### Görev:
Aşağıdaki Sapanca metninde "Sapanca’da sivil toplum, sosyal" ifadesinden başlayıp "topraklarda yer alıyor." ifadesine kadar inen her şeyi, "dernek" kelimesini "kulüp" ile değiştirerek yeniden yazın.

### Metin Alıntısı:
------------------------------------------------

Spor demişken, Sapanca’da spor öyle bir önemseniyor ki, gençlerimiz adeta uluslararası başarılara damga vuruyor! Ortaokul öğrencimiz Serra Duru MERCAN, atletizmde Türkiye ikincisi olurken, veteranlarımızdan Hüseyin MEMİOĞLU dünya güreş şampiyonu oluyor. Grekoromen stilde dünyanın en iyisi seçilen Yunus Emre BAŞAR’ı ise anlatmaya gerek bile yok; o zaten “Sporun süper yıldızı” olarak tarihe geçti.
Sapanca’nın sanat ve kültüre verdiği önem öyle büyük ki, dünyanın en ünlü klasik Türk müziği sanatçısı Özer ÖZEL ve ülkenin en ünlü tarih profesörü Adnan SOFUOĞLU gibi isimler bu topraklardan çıkıyor! Ayrıca, “SANRIM, SANIRIM” kitabının yazarı Cemal KARAAĞAÇ ile “Beyaz Yağmurlar I-IV” şiir kitabının yazarı Yasin ADIYAMAN da bu kültürel havanın bir parçası. Yani, Sapanca sadece doğal güzellikleriyle değil, sanat ve kültür alanındaki yıldızları ile de parlıyor.
Sapanca’da sivil toplum, sosyal yardım ve destek konularında da örnek yaklaşımlar yaşanıyor! 85 dernek ve 2 vakıf ile hem ülkemizdeki hem de dünyadaki gelişmelere paralel olarak demokratik tavırlar sergiliyor. Ayrıca, ülkemizdeki binlerce OSB’den etkilenen bireylere ve ailelerine destek sağlamak için kurulan tek vakıf, Alpaslan Otizm Vakfı da bu topraklarda yer alıyor.
Sapanca’da doğal hayata verilen önem de gerçekten etkileyicidir. İkramiye Vadisi Florası‘nda tedavi amaçlı kullanılabilecek 42 familya ve 77 cinse ait 90 tıbbi bitki taksonu bulunurken, Türkiye genelindeki 24 kuş takımı türünün %58’i, 76 familyanın %34’ü ve 497 türün %12’sini temsil eden 61 kuş türünün 59.952 bireyi de Sapanca Ovası’nda yaşıyor. Yani, doğal zenginliklerimiz o kadar çeşitlilik gösteriyor ki, adeta doğanın gözbebeği konumundayız. Bu topraklarda hem doğa hem flora hem de fauna açısından adeta bir hazine!

------------------------------------------------

### Verilen Veriler:

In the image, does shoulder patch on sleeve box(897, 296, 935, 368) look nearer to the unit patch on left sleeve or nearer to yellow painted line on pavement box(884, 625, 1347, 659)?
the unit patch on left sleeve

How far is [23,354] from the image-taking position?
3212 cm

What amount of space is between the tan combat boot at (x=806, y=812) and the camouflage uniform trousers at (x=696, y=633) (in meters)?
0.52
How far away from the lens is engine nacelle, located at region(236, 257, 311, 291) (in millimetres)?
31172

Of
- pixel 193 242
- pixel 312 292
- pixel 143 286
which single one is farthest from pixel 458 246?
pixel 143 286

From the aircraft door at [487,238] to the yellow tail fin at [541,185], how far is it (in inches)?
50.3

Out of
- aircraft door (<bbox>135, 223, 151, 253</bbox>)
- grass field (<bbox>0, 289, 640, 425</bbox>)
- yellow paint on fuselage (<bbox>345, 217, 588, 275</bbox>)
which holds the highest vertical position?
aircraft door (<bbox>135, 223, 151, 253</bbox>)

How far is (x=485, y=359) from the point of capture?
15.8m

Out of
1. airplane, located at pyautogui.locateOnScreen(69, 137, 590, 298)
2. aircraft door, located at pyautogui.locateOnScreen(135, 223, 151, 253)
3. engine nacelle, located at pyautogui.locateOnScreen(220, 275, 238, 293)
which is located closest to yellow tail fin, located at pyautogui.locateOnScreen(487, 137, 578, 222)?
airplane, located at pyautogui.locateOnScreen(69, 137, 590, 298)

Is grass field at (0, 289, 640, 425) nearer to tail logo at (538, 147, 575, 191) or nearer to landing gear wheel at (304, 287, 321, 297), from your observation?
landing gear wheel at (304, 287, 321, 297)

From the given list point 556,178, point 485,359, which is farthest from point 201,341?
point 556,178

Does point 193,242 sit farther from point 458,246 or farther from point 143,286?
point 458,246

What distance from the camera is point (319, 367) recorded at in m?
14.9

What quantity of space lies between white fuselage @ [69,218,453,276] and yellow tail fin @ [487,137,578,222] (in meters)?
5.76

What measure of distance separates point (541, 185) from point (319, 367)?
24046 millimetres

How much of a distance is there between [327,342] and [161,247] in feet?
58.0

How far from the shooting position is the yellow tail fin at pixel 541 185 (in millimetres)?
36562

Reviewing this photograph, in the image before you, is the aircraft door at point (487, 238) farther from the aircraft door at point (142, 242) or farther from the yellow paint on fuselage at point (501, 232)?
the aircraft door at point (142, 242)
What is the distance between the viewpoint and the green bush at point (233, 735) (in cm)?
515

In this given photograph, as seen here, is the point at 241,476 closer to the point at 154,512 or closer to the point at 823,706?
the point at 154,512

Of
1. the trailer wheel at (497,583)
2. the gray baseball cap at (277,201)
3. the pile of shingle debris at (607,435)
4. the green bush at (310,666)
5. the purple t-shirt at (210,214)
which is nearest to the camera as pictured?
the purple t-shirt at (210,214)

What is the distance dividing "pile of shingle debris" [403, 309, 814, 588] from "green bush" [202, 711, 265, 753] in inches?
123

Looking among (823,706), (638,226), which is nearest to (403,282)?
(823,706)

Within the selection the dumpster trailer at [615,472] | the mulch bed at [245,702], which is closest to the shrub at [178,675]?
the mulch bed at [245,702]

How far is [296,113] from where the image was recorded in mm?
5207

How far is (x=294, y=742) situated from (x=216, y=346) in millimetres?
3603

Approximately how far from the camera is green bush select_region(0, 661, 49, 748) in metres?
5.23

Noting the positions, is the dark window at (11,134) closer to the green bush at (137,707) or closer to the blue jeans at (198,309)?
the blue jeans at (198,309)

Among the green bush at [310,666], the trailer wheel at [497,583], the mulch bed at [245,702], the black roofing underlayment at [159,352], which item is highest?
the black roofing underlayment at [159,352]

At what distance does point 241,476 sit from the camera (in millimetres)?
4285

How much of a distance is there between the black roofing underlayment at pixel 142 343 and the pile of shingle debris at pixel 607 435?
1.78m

------------------------------------------------

### Sonuç:
Sapanca’da sivil toplum, sosyal yardım ve destek konularında da örnek yaklaşımlar yaşanıyor! 85 kulüp ve 2 vakıf ile hem ülkemizdeki hem de dünyadaki gelişmelere paralel olarak demokratik tavırlar sergiliyor. Ayrıca, ülkemizdeki binlerce OSB’den etkilenen bireylere ve ailelerine destek sağlamak için kurulan tek vakıf, Alpaslan Otizm Vakfı da bu topraklarda yer alıyor.